Com a eleição de Donald Trump para comandar os EUA ocorreu uma verdadeira catástrofe internacional. Na Europa e na América Latina começaram a surgir vários clones do presidente norte-americano. Os líderes neofascistas geralmente fazem o mesmo que seu mestre: eles espalham Fake News e atacam ferozmente as consequências do neoliberalismo. Mas quando chegam ao poder eles aplicam receitas neoliberais que perpetuam a crise.
No Brasil não foi diferente. Os resultados econômicos produzidos pelo bolsonarismo são catastróficos: destruição da indústria nacional, crescimento pífio, dólar estratosférico, fragilização da democracia e aumento da concentração de renda. Nós chegamos a uma situação em que realmente não há qualquer alternativa.

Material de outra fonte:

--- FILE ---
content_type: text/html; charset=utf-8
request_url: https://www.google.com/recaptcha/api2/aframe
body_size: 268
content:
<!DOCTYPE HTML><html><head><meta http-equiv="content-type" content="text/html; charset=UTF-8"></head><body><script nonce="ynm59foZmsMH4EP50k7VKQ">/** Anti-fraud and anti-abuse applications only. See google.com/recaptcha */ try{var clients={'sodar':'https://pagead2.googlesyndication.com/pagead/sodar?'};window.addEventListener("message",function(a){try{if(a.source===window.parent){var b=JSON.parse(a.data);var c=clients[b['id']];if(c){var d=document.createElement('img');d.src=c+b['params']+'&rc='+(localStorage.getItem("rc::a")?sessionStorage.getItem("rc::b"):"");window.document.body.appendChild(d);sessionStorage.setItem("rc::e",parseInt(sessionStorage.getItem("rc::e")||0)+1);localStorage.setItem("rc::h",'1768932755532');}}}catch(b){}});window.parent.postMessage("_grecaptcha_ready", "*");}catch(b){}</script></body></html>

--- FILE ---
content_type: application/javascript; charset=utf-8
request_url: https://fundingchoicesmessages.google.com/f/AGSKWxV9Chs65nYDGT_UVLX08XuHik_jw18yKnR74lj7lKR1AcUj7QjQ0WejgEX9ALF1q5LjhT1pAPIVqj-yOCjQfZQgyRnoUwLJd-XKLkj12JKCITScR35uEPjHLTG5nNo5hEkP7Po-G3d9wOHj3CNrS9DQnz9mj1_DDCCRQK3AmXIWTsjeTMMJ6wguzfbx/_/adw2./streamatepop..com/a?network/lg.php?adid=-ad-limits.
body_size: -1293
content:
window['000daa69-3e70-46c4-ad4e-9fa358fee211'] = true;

Exceto uma improvável revolução global.
Em seu livro Alan Sokal e Jean Bricmont afirmaram que “… a história da ciência nos ensina que as teorias científicas passam a ser aceitas acima de tudo por seus êxitos.” (Imposturas Intelectuais – O abuso da ciência pelos filósofos pós-modernos, Alan Sokal e Jean Bricmont, edições BestBolso, Rio de Janeiro, 2014, p. 73).
No caso do neoliberalismo ocorre exatamente o oposto. O sucesso eleitoral dessa teoria econômica está relacionado aos fracassos que ela produziu para garantir que os ricos ficarão sempre mais ricos e os pobres ainda mais pobres.
As teses defendidas pelos neoliberais não são apenas imposturas intelectuais. Elas são uma estratégia de guerra econômica permanente. A relação que existe entre o neoliberalismo e os benefícios que ele proporcionou para todos é tão fantástica quanto aquela que existe entre o coronavírus, a cerveja Corona e o papel higiênico. Quando as conclusões não decorrem dos fatos ou os próprios fatos são sutilmente alterados provocando deduções diferentes daquelas que deveriam ser extraídas da verdade factual nos deparamos com o nascimento da literatura fantástica, das Fake News e da economia neoliberal. Não por acaso essas três coisas parecem estar intimamente ligadas.